AI summary of the abstract below.
| Journal | Circulation, 2018 |
|---|---|
| Citations | 95 |
| Relative citation ratio | 3.79 |
| NIH percentile | 88 |
| Molecules | liraglutide |
| Conditions studied | Type 2 Diabetes, Cardiovascular Risk Reduction |
Abstract
BACKGROUND: The glucagon-like peptide-1 analog liraglutide reduced cardiovascular events and mortality in patients with type 2 diabetes mellitus in the LEADER trial (Liraglutide and Cardiovascular Outcomes in Type 2 Diabetes). In a post hoc analysis, we evaluated the efficacy of liraglutide in those with and without a history of myocardial infarction (MI) and/or stroke.
METHODS: LEADER was a randomized trial of liraglutide (1.8 mg or maximum tolerated dose) versus placebo in 9340 patients with type 2 diabetes mellitus and high cardiovascular risk, with a median follow-up of 3.8 years. The primary outcome was a composite of cardiovascular death, nonfatal MI, or nonfatal stroke (major adverse cardiovascular events).
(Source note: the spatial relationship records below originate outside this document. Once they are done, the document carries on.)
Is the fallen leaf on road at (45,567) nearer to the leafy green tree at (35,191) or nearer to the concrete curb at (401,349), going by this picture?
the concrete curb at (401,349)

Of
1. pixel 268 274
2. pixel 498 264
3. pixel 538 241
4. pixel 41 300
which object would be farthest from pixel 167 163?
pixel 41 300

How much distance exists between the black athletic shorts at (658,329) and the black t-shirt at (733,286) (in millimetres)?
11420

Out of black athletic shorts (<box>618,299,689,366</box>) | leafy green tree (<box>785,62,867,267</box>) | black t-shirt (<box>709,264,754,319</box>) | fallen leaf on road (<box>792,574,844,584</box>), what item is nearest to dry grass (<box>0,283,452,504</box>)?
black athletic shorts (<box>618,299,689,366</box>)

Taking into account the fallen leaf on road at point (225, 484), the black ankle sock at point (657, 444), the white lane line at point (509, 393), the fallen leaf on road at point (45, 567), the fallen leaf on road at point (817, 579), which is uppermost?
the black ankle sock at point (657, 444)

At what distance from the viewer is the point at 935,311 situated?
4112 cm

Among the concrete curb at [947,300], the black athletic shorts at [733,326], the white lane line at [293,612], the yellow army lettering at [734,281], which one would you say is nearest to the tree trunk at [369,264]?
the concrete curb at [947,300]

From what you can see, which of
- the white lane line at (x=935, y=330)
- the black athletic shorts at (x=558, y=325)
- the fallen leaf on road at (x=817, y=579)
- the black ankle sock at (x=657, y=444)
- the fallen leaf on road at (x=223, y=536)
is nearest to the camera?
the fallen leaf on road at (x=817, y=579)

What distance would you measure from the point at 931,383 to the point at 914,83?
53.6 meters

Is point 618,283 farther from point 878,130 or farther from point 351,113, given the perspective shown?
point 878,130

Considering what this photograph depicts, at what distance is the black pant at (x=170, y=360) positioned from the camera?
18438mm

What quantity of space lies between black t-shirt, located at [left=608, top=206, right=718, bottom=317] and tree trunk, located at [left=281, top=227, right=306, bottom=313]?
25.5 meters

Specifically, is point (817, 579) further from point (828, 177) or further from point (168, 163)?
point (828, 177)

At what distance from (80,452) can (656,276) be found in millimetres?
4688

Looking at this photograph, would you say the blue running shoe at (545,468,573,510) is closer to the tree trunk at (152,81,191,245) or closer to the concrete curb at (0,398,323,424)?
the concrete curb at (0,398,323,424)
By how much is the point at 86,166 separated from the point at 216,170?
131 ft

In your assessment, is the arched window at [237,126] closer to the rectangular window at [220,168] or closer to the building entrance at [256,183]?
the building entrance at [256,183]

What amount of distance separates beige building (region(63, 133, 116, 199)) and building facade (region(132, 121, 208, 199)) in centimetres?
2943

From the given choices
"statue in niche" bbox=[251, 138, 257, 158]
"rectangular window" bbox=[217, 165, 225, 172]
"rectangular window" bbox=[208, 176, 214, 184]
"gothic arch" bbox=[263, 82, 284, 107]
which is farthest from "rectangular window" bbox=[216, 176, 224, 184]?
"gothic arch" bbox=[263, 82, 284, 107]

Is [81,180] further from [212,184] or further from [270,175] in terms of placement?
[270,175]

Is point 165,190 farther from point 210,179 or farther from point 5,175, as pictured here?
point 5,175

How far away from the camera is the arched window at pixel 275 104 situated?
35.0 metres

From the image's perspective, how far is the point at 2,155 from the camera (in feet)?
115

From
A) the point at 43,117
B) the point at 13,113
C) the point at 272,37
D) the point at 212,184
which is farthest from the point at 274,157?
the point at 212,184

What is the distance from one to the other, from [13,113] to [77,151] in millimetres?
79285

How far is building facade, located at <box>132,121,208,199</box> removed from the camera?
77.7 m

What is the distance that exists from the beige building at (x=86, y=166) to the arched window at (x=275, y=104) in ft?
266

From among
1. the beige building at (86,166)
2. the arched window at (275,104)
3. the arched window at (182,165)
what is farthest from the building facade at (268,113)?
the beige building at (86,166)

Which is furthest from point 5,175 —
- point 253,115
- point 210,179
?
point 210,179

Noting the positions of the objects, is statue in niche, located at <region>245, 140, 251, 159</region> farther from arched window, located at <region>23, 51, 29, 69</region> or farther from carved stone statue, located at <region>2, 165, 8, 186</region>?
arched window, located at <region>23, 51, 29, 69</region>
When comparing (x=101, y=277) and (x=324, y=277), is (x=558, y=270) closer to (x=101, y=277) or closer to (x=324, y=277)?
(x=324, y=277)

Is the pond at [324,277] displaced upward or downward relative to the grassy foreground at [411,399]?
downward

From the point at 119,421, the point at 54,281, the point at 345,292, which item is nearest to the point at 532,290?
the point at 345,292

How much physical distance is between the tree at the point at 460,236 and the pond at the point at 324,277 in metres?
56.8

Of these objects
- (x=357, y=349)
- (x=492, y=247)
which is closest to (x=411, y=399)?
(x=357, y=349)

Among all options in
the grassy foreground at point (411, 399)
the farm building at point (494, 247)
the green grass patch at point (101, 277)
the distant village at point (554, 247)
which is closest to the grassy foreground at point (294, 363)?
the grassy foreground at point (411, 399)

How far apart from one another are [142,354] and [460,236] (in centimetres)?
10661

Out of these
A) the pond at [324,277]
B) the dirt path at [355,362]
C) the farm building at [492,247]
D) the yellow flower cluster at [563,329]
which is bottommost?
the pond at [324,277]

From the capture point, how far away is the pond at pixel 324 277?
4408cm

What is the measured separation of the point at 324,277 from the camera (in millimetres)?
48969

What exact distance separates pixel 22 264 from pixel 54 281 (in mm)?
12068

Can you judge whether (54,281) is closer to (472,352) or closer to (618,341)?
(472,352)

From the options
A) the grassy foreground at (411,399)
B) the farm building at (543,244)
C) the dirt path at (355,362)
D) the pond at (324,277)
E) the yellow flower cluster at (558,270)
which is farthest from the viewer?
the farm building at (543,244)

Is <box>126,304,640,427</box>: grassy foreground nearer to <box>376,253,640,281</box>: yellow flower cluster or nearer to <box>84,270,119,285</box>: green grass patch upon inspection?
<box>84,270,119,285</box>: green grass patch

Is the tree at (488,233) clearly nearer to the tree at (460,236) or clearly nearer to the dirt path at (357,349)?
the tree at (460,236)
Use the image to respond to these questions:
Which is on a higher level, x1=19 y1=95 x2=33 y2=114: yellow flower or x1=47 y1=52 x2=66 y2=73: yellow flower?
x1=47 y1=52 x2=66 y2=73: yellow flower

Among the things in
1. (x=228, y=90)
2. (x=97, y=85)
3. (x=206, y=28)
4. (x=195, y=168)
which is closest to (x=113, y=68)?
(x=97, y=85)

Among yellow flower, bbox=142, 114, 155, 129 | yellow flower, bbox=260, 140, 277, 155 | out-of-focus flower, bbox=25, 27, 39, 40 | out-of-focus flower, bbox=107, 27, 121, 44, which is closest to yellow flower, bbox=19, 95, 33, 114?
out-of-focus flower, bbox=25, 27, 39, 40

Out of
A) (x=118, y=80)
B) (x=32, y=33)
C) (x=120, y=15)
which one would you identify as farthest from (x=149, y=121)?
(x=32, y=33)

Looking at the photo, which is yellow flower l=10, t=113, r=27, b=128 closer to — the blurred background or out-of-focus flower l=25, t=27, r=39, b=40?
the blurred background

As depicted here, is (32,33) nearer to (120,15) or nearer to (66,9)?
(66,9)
Risk groups in this post hoc analysis were defined by history of MI/stroke, established atherosclerotic cardiovascular disease without MI/stroke, or cardiovascular risk factors alone.
RESULTS: Of the 9340 patients, 3692 (39.5%) had a history of MI/stroke, 3083 (33.0%) had established atherosclerotic cardiovascular disease without MI/stroke, and 2565 (27.5%) had risk factors alone. Major adverse cardiovascular events occurred in 18.8% of patients with a history of MI/stroke (incidence rate, 5.0 per 100 patient-years), 11.6% of patients with established atherosclerotic cardiovascular disease without MI/stroke (incidence rate, 3.0 per 100 patient-years), and 9.8% of patients with cardiovascular risk factors alone (incidence rate, 2.6 per 100 patient-years). Liraglutide reduced major adverse cardiovascular events in patients with a history of MI/stroke (322 of 1865 [17.3%] versus 372 of 1827 patients [20.4%]; hazard ratio, 0.85; 95% CI, 0.73-0.99) and in those with established atherosclerotic cardiovascular disease without MI/stroke (158 of 1538 [10.3%] versus 199 of 1545 patients [12.9%]; hazard ratio, 0.76; 95% CI, 0.62-0.94) compared with placebo. In patients with risk factors alone, the hazard ratio for liraglutide versus placebo was 1.08 (95% CI, 0.84-1.38, P=0.11). Similar results were seen for secondary outcomes across risk groups.
CONCLUSIONS: In this post hoc analysis of patients with type 2 diabetes mellitus and high cardiovascular risk, liraglutide reduced cardiovascular outcomes both in patients with a history of MI/stroke and in those with established atherosclerotic cardiovascular disease without MI/stroke. The cardiovascular effect appeared neutral in patients with cardiovascular risk factors alone.